Over on the other table, Luke had destroyed everyone at Puerto Rico, and then they played some game called "LE SCORPION!" or something, which seemed to involve Olly talking in a terrible French accent, with sounded more Rommel-esque to my untrained ears. This game was clearly nonsense, it had a striking resemblance to a game I played in my extreme youth, possibly snap. There was no winner, only a loser. Basically you played a card, declared what was on it (in Franglais) and the other player had to guess if you were lying or not. If they were wrong, they took your card. Your card seemed to have a picture of a spider, or a scorpion or some other creature on it. IF you got 4 cards of one type, you were out. The person who was out first was the loser, everyone else won. Genius! Luke lost, I am pretty sure on purpose as he appeared to detest this ridiculous "game". LE SCORPION!

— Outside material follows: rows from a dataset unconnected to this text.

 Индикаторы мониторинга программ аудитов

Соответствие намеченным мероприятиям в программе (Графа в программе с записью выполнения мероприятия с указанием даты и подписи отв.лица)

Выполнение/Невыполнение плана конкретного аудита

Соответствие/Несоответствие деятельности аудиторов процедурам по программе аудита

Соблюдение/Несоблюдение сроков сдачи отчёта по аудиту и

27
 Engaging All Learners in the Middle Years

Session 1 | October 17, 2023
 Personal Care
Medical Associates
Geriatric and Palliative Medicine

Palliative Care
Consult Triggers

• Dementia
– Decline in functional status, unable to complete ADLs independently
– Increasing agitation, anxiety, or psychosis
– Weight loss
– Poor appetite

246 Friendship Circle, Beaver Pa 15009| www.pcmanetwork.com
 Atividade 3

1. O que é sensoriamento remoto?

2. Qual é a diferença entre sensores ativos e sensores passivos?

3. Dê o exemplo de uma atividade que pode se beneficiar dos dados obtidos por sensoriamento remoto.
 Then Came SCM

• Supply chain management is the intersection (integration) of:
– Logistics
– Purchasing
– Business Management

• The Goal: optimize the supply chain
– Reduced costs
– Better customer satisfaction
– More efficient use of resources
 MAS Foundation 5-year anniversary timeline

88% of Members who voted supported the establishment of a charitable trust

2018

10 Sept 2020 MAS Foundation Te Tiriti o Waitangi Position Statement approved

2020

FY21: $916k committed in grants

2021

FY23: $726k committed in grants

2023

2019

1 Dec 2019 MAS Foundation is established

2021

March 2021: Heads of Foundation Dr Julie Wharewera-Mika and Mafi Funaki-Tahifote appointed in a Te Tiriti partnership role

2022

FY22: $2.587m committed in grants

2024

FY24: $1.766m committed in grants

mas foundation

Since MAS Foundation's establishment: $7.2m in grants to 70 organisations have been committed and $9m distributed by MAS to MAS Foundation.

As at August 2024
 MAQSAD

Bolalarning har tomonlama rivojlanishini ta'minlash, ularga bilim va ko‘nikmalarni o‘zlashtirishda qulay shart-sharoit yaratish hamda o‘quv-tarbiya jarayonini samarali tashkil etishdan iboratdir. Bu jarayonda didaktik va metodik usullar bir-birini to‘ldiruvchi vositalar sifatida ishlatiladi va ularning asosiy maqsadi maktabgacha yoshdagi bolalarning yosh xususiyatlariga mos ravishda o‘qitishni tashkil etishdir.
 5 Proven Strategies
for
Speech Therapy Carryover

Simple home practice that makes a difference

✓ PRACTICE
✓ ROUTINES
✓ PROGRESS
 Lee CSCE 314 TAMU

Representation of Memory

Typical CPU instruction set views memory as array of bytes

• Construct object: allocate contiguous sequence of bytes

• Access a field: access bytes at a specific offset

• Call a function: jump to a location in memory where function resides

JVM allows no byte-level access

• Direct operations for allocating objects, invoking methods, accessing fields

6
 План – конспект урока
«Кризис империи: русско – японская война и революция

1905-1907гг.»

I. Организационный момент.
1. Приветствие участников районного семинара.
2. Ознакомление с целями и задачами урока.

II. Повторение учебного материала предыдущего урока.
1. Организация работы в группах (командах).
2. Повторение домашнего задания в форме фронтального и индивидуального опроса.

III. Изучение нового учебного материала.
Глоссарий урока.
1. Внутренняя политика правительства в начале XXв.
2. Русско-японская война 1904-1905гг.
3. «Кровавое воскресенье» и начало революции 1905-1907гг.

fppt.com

We finished up with a vibrant round of Saboteur, almost ruined by the lad who came downstairs and said very loudly "I AM NOT GOING IN THERE, IT SOUNDS F**KING AWFUL" before retreating to the safety of the upstairs bar. Saboteur was a new one on me, it is quite fun, very chaotic but you don't get much chance to influence the game. A fine end of night game nonetheless. I was the saboteur twice, and I was quite happy to let everyone know about it. Unfortunately I was unable to make serious inroads into sabotaging everyone, which was quite disappointing. We had three rounds and Adam ran out a worthy winner, though I have no idea how the scoring system worked at all. Saboteur is fun enough that the issue of winner and loser is quite irrelevant to be honest.

And that was that. Things were packed away, and we all faded away into the foggy night, a successful evening of fine gaming. GAME ON.